Introduction to Oceanography
Susan Richardson
Florida Atlantic University-Jupiter
Summary
This course focuses on the fundamentals of geological, chemical, and physical oceanography, with the goal of enhancing student understanding of global ocean processes, and the abiotic factors that underlie marine ecosystems.
Course Size:
31-70
Course Context:
This is an introductory course with no prerequisites and does not technically serve as a prerequisite for other courses; however, the same students enrolled in this course typically take Marine Biology with me the following semester. This course fulfills the state general education core course requirement in the natural sciences.
Course Goals:
Students should be able to:
- Interpret the validity of scientific information that is summarized in news and popular science articles
- Analyze data using descriptive statistics to discover underlying patterns in the data
- Formulate hypotheses about the processes that generate patterns in data
- Predict future trends based on current patterns in data
- Synthesize information form various disciplines related to global processes that operate in the world ocean
- Evaluate current scientific evidence pertaining to long-term changes in ocean ecosystems for scientific accuracy
How course activities and course structure help students achieve these goals:
Students exercise higher order thinking skills through interactive class discussions during lectures, outside reading assignments, and class projects involving analysis of data.
Skills Goals
An important component of this course is to improve the following student skills:
- Spatial thinking and map interpretation
- Quantitative analysis of data
- Visualization of data
- Critical reading of popular scientific literature
- Student writing
- Group problem solving
How course activities and course structure help students achieve these goals:
Students are assigned a number of assignments designed to strengthen their skills in several areas.

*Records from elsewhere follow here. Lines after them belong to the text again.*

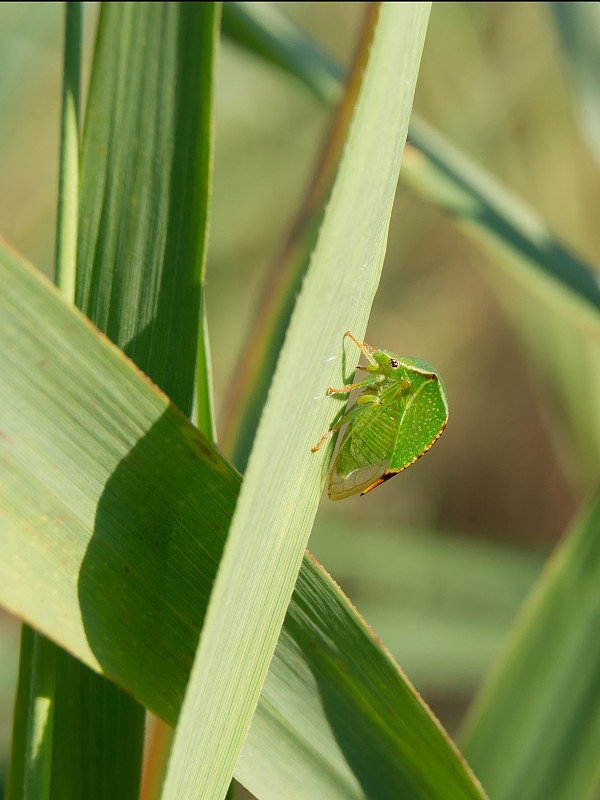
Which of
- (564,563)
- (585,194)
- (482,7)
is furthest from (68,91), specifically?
(585,194)

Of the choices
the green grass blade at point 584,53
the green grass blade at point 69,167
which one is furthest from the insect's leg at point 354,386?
the green grass blade at point 584,53

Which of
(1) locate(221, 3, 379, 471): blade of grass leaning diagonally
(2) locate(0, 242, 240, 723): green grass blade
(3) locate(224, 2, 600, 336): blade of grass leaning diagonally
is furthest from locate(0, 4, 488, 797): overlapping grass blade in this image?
(3) locate(224, 2, 600, 336): blade of grass leaning diagonally

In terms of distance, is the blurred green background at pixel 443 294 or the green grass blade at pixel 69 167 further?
the blurred green background at pixel 443 294

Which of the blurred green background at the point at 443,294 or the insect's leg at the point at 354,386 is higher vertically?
the blurred green background at the point at 443,294

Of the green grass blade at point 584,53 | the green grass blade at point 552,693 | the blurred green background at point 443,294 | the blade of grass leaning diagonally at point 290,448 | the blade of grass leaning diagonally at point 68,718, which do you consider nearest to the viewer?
the blade of grass leaning diagonally at point 290,448

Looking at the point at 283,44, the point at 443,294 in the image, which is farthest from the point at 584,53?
the point at 443,294

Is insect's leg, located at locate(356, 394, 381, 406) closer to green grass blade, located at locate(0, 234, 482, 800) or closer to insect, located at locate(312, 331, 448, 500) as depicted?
insect, located at locate(312, 331, 448, 500)

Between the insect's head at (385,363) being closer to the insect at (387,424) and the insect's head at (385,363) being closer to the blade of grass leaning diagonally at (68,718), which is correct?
the insect at (387,424)

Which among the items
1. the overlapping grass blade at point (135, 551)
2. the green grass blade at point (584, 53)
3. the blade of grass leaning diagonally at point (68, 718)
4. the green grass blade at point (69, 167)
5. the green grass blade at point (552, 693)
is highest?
the green grass blade at point (584, 53)
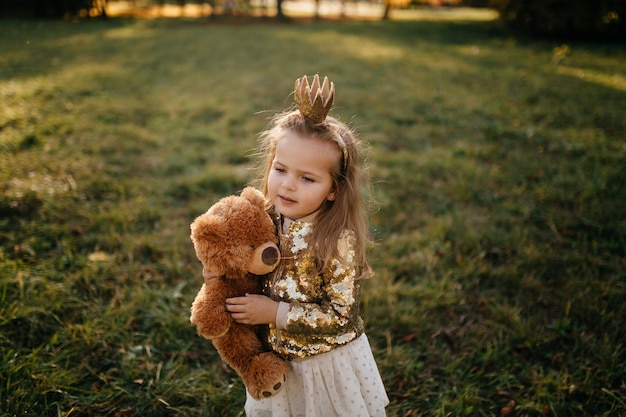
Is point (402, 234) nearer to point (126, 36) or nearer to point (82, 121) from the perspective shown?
point (82, 121)

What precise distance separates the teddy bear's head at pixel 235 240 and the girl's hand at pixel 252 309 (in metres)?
0.10

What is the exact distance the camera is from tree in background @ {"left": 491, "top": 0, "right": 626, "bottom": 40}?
522 inches

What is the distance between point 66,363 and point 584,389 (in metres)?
2.94

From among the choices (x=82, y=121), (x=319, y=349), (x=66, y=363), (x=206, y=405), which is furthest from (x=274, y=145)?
(x=82, y=121)

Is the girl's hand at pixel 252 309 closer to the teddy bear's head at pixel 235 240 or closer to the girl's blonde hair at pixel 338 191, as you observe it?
the teddy bear's head at pixel 235 240

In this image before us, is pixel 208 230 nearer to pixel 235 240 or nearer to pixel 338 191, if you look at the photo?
pixel 235 240

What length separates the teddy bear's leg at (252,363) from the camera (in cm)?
158

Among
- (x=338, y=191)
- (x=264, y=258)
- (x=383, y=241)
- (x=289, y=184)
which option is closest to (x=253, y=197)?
(x=289, y=184)

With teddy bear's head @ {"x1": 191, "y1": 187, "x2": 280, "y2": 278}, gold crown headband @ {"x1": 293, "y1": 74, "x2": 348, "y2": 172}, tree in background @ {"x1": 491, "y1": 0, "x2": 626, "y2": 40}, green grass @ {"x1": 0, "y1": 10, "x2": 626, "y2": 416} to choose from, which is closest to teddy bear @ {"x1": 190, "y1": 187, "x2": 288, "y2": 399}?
teddy bear's head @ {"x1": 191, "y1": 187, "x2": 280, "y2": 278}

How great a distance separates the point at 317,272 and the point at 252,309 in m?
0.30

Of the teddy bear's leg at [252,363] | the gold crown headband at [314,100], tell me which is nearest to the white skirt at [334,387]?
the teddy bear's leg at [252,363]

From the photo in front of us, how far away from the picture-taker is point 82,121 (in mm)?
5414

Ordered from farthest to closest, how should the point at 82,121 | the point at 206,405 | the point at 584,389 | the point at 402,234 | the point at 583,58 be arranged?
the point at 583,58 < the point at 82,121 < the point at 402,234 < the point at 584,389 < the point at 206,405

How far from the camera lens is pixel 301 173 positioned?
1.63 meters
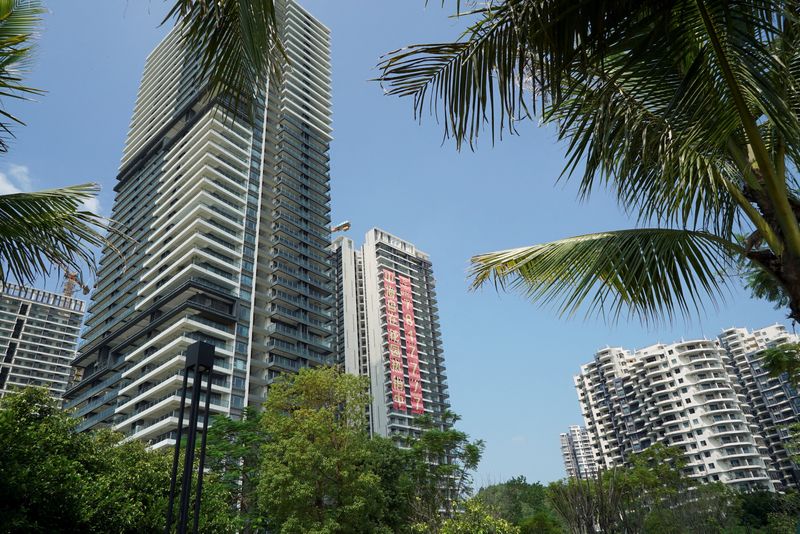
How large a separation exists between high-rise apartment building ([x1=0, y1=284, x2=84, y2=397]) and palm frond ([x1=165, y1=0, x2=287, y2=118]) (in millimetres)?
101724

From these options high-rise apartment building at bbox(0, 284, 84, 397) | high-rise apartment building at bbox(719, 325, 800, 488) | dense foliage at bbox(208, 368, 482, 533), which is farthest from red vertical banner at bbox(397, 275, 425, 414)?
high-rise apartment building at bbox(0, 284, 84, 397)

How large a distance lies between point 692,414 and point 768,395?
1927cm

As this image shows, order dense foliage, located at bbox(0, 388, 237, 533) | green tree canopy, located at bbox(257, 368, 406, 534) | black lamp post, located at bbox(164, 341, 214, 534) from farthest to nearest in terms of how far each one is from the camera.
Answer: green tree canopy, located at bbox(257, 368, 406, 534), dense foliage, located at bbox(0, 388, 237, 533), black lamp post, located at bbox(164, 341, 214, 534)

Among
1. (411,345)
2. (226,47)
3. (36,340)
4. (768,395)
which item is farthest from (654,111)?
(36,340)

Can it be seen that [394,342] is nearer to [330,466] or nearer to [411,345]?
[411,345]

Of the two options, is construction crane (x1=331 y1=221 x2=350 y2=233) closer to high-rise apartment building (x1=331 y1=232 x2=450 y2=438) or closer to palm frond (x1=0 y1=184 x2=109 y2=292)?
high-rise apartment building (x1=331 y1=232 x2=450 y2=438)

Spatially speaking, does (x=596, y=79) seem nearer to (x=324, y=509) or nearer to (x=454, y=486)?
(x=324, y=509)

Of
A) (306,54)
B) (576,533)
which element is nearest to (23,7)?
(576,533)

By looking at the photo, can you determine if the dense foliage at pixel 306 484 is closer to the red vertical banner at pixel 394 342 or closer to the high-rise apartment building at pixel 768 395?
the red vertical banner at pixel 394 342

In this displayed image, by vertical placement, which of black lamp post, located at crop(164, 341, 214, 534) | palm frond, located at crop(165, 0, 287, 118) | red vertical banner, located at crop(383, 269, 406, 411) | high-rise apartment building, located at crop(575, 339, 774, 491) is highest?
red vertical banner, located at crop(383, 269, 406, 411)

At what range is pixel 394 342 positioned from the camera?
83.9m

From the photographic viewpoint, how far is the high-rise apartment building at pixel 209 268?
46.5m

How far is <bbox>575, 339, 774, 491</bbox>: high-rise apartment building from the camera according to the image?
7125cm

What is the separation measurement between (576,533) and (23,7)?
8175 millimetres
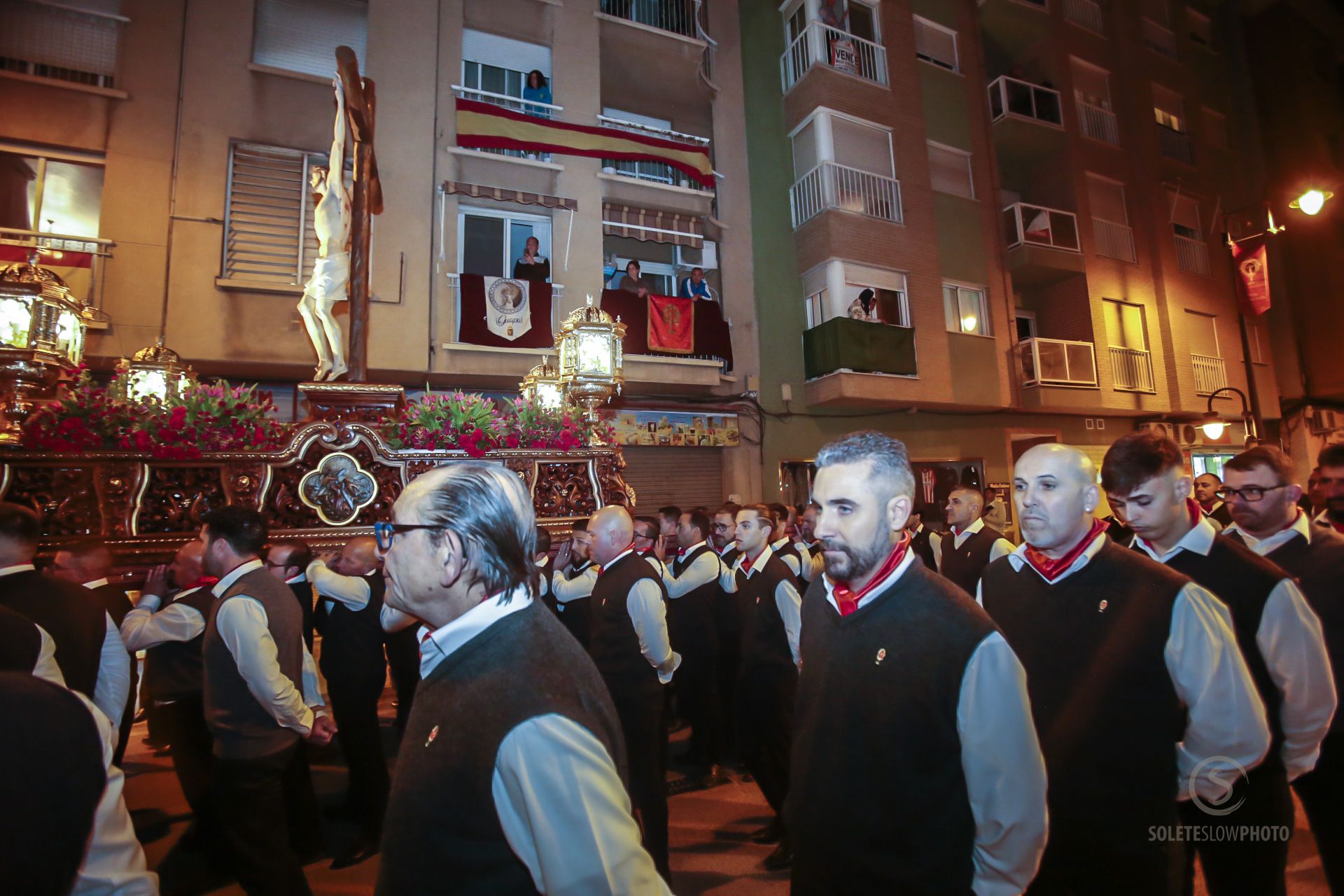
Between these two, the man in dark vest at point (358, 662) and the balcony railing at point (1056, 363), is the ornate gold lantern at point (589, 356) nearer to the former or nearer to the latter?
the man in dark vest at point (358, 662)

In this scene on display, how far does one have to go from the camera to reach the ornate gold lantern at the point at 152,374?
18.4ft

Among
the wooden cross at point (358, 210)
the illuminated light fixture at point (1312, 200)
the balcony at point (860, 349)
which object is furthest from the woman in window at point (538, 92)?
the illuminated light fixture at point (1312, 200)

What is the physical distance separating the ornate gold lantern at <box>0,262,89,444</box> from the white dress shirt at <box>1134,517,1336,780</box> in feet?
23.7

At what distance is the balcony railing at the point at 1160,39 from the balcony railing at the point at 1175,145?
98.8 inches

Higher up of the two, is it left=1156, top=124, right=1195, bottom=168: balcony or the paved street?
left=1156, top=124, right=1195, bottom=168: balcony

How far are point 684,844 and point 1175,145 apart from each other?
2458cm

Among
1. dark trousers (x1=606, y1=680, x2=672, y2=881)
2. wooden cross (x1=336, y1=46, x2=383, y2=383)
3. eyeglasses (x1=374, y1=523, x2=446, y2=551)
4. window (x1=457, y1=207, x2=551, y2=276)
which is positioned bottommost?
dark trousers (x1=606, y1=680, x2=672, y2=881)

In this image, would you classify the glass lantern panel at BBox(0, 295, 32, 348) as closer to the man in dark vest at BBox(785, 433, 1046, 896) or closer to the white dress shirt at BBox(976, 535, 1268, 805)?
the man in dark vest at BBox(785, 433, 1046, 896)

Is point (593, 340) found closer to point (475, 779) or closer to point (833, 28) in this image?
point (475, 779)

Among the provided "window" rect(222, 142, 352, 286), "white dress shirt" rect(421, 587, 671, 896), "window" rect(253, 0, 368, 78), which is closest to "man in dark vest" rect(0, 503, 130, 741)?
"white dress shirt" rect(421, 587, 671, 896)

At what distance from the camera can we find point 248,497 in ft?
14.5

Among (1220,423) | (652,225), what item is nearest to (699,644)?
(652,225)

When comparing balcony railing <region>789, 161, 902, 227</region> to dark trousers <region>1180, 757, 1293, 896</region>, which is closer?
dark trousers <region>1180, 757, 1293, 896</region>

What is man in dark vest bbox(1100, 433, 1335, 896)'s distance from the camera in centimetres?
263
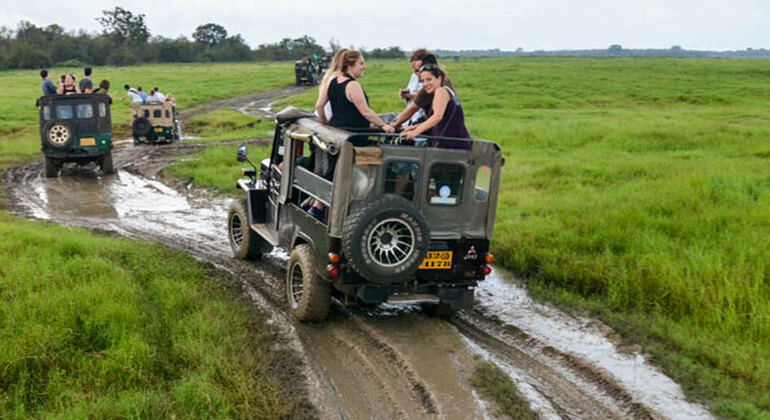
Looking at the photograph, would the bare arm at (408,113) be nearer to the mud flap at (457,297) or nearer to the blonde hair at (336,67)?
the blonde hair at (336,67)

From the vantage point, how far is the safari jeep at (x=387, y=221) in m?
6.16

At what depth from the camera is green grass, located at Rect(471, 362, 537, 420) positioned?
206 inches

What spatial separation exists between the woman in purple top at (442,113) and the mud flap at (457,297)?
139cm

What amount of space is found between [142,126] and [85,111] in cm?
595

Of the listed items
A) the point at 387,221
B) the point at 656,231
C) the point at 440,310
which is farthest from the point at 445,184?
the point at 656,231

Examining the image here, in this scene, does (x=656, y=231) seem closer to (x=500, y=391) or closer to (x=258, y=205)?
(x=500, y=391)

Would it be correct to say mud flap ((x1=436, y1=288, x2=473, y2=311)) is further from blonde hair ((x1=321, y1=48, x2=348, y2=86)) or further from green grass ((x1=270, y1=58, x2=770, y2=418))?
blonde hair ((x1=321, y1=48, x2=348, y2=86))

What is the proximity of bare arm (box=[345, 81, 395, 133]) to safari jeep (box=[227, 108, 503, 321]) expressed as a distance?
317mm

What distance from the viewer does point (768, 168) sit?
12.9 meters

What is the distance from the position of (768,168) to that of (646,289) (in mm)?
6843

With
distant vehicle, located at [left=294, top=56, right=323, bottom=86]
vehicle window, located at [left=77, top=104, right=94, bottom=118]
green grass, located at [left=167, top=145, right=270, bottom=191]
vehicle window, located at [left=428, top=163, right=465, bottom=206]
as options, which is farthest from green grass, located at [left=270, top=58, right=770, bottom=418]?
distant vehicle, located at [left=294, top=56, right=323, bottom=86]

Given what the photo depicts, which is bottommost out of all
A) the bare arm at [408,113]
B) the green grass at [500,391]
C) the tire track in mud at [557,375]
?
the tire track in mud at [557,375]

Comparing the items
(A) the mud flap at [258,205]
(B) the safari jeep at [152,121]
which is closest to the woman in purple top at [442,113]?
(A) the mud flap at [258,205]

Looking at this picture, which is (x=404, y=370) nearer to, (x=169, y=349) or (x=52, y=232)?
(x=169, y=349)
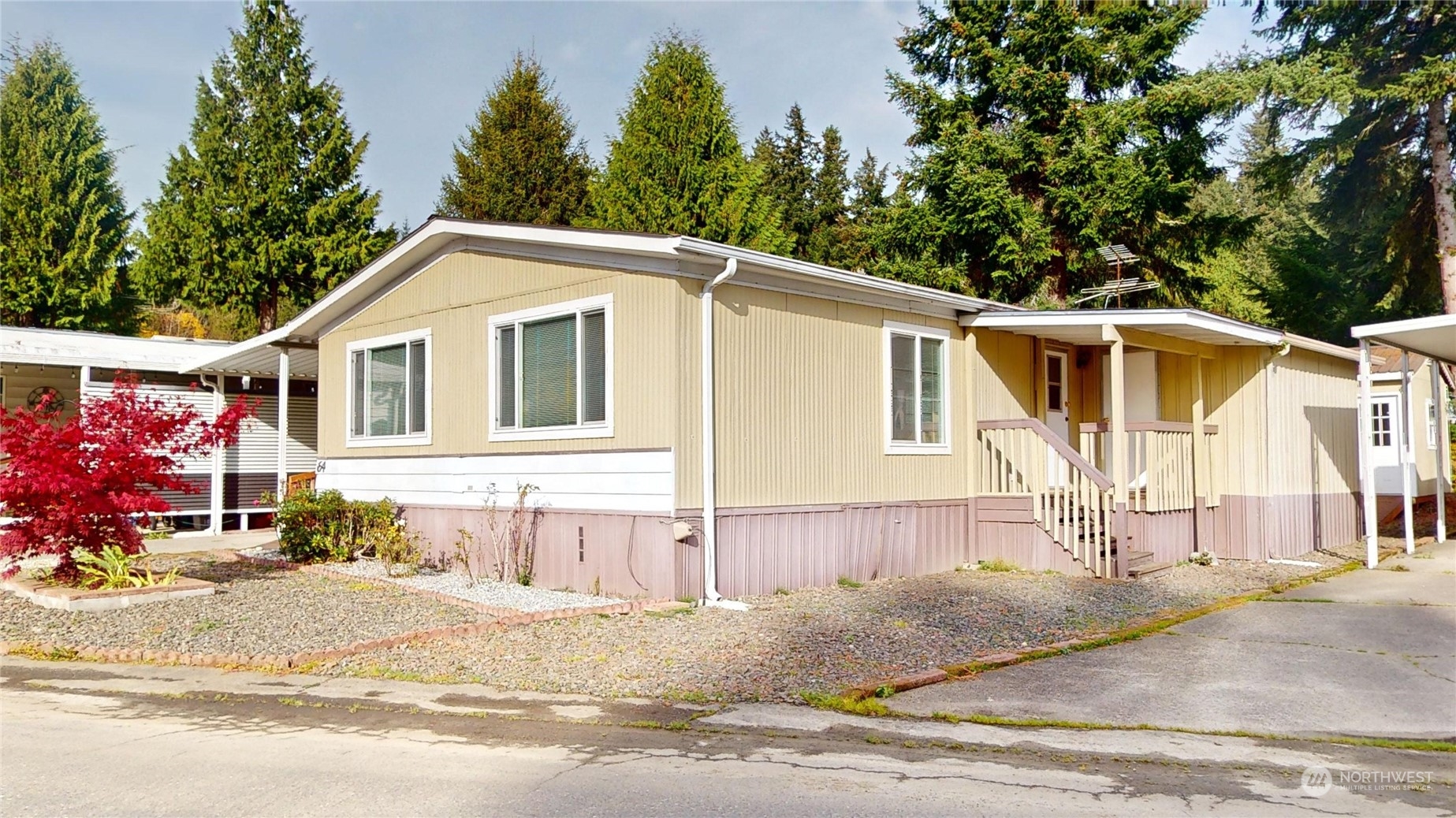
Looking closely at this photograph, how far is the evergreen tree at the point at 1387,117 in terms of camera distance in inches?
753

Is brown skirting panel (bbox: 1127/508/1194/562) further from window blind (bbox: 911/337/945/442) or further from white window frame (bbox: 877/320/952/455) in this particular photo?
window blind (bbox: 911/337/945/442)

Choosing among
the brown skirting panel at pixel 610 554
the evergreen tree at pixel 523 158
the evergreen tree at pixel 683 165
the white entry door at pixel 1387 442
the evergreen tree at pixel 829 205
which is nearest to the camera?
the brown skirting panel at pixel 610 554

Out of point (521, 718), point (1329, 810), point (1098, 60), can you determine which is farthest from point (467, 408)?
point (1098, 60)

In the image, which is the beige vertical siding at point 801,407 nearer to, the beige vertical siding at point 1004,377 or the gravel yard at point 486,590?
the beige vertical siding at point 1004,377

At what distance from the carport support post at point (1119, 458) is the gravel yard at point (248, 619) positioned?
6.49 m

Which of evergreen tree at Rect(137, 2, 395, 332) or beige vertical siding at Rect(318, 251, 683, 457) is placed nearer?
beige vertical siding at Rect(318, 251, 683, 457)

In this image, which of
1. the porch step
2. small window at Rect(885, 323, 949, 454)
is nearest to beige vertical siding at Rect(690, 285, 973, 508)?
small window at Rect(885, 323, 949, 454)

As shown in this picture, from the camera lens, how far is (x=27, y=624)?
Result: 8.53 metres

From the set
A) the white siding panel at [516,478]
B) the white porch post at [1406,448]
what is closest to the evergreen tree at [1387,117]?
the white porch post at [1406,448]

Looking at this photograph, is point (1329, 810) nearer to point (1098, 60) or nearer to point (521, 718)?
point (521, 718)

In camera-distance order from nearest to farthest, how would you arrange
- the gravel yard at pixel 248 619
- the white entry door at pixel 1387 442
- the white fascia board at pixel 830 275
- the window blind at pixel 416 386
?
the gravel yard at pixel 248 619, the white fascia board at pixel 830 275, the window blind at pixel 416 386, the white entry door at pixel 1387 442

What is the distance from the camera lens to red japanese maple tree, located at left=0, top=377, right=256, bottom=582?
29.5ft

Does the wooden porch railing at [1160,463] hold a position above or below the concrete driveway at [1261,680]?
above

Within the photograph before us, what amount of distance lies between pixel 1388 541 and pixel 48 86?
3116 cm
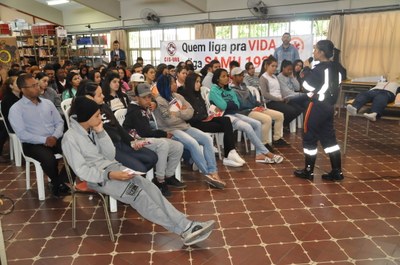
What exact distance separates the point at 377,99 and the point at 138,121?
3.07m

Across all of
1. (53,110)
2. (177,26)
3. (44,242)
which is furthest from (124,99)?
(177,26)

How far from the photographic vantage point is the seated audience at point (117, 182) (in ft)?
7.89

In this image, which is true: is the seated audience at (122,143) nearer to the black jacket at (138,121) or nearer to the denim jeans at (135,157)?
the denim jeans at (135,157)

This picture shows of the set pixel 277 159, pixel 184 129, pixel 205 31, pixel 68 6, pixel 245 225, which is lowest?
pixel 245 225

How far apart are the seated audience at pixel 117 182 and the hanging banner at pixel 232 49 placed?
481 cm

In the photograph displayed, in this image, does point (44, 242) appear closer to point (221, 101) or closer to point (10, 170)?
point (10, 170)

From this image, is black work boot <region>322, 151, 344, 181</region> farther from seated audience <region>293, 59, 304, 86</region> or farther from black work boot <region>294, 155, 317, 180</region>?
seated audience <region>293, 59, 304, 86</region>

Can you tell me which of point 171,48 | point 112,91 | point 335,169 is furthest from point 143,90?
point 171,48

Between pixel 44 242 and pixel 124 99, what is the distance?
181 centimetres

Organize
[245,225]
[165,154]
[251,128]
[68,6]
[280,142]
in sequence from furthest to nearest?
[68,6] → [280,142] → [251,128] → [165,154] → [245,225]

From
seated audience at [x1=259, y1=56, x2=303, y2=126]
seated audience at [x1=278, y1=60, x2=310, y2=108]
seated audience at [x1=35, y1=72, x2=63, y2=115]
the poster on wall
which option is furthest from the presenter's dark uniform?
the poster on wall

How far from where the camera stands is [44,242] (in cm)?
256

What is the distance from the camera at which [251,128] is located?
4254mm

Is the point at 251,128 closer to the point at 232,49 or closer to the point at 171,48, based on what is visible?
the point at 232,49
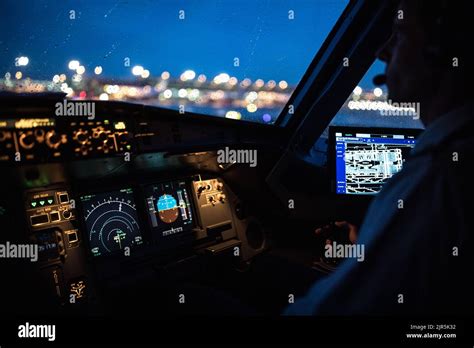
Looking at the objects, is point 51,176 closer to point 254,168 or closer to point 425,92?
point 254,168

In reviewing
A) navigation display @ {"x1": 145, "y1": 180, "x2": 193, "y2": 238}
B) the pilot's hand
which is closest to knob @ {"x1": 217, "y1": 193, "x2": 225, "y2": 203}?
navigation display @ {"x1": 145, "y1": 180, "x2": 193, "y2": 238}

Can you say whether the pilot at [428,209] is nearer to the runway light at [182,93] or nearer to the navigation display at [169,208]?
the navigation display at [169,208]

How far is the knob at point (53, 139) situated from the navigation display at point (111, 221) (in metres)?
0.51

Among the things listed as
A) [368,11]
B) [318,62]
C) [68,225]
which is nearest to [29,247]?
[68,225]

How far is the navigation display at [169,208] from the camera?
6.95 ft

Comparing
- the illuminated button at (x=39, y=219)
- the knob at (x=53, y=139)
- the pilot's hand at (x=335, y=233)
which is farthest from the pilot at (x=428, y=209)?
the illuminated button at (x=39, y=219)

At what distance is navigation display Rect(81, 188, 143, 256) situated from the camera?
1.89 meters

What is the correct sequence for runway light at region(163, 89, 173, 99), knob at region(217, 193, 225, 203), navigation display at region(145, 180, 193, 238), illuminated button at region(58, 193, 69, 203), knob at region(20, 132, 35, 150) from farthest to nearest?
runway light at region(163, 89, 173, 99)
knob at region(217, 193, 225, 203)
navigation display at region(145, 180, 193, 238)
illuminated button at region(58, 193, 69, 203)
knob at region(20, 132, 35, 150)

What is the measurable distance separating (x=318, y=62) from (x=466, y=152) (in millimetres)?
1955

This course has a strong emphasis on spatial thinking through map interpretation, due to the global nature of oceanography as a discipline. Students may be assigned map projects on the following topics: crustal thickness, plate tectonics, bathymetry, physiography of the seafloor, sediments, global wind belts, and global surface currents and thermohaline circulation. Students may be assigned projects in which they analyze data and interpret the results, with an emphasis on the graphing including: tracking hurricanes in the Atlantic, examining the relationship between age of islands in the Hawaiian-Emperor Seamount Chain and the current location of the hotspot, a problem set on the hypsometic curve, wave patterns, and tidal variations.
Attitudinal Goals
This course seeks to increase individual student excitement and amazement about planet Earth and the Biosphere, and to develop the next generation's responsibility to care for the diversity of Earth resources that are held in common (e.g., the ocean, atmosphere, abiotic and biotic resources).
How course activities and course structure help students achieve these goals:
I try to use fascinating and aesthetically pleasing imagery and video clips to stimulate my students' sense of fascination about planet Earth. In addition to Google Earth, some of the web sites that I routinely search for up-to-date images are:
- IRIS Seismic Monitor: http://www.iris.edu/seismon/
- NASA Aquarius maps of ocean salinity: http://www.nasa.gov/mission_pages/aquarius/main/index.html
- NASA Visible Earth: http://visibleearth.nasa.gov/
- NOAA GOES images: http://www.goes.noaa.gov/
- NOAA Historical Hurricane Tracks: https://coast.noaa.gov/hurricanes/
Assessment
I assess student learning using quizzes, exams, and assignments (both in-class and homework).